Descartes (1596-1650), the founder of modern philosophy, invented a method which may still be used with profit—the method of systematic doubt. He determined that he would believe nothing which he did not see quite clearly and distinctly to be true.
Whatever he could bring himself to doubt, he would doubt, until he saw reason for not doubting it. By applying this method he gradually became convinced that the only existence of which he could be quite certain was his own.
He imagined a deceitful demon, who presented unreal things to his senses in a perpetual phantasmagoria; it might be very improbable that such a demon existed, but still it was possible, and therefore doubt concerning things perceived by the senses was possible. (Bertrand Russell. Problems of Philosophy.)

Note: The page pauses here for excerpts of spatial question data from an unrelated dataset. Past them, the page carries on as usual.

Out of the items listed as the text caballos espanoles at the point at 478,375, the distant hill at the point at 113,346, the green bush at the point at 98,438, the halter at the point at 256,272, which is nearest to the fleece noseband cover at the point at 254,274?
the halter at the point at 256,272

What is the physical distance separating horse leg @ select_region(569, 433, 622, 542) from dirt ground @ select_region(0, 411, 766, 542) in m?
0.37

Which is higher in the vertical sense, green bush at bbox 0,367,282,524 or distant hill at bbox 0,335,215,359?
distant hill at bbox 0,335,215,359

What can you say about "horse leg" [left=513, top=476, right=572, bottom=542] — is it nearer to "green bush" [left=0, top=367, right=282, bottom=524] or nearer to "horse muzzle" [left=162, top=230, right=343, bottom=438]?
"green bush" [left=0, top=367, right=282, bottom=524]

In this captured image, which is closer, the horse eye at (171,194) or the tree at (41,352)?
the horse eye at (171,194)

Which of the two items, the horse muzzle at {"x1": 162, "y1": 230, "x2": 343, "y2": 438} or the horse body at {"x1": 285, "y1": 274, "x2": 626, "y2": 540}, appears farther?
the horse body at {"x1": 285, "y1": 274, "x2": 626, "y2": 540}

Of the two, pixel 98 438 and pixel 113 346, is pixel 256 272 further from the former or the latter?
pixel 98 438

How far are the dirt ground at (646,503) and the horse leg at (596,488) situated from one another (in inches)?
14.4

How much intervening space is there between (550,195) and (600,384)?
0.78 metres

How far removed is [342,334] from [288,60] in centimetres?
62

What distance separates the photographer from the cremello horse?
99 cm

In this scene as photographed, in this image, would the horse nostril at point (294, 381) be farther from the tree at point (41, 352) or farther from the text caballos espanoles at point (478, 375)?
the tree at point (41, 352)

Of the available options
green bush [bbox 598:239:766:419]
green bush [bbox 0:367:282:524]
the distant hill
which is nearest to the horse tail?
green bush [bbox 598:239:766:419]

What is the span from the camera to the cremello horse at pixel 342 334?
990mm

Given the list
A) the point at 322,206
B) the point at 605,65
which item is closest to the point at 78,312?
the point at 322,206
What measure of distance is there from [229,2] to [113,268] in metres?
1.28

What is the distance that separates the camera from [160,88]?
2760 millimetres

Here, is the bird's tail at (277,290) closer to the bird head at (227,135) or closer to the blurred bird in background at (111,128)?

There seems to be a natural tension between systematic doubt, or reductionism, invented by Rene Descartes and "reality distortion field" perfected by Thomas Edison and Steve Jobs. Both approaches require different kinds of creativity.
As a side note, I can see how Descartes personalizes an abstract problem, presenting it as a deceitful demon. Similarly, Maxwell personalized his theory of thermodynamics with another demon. Einstein came up with his theory of relativity by imagining somebody sitting on a particle moving with the speed of light. Schrodinger had his cat, Altshuller - tiny mighty men, Kahneman - Systems 1 and 2.
Among all of them, Kahneman, the psychologist, used this approach consciously and deliberately. In the talk I posted in this journal last month he explained that people intuitively understand agents and spaces, but have trouble relating to abstract distributed processes. Therefore, it is useful to invent a personalized agent to explain and understand a difficult concept.
Do you see his point? Paradoxically, we have to distort the reality in order to better understand it. But after that we need somebody like Descartes to apply systematic doubt and destroy this useful, but false understanding.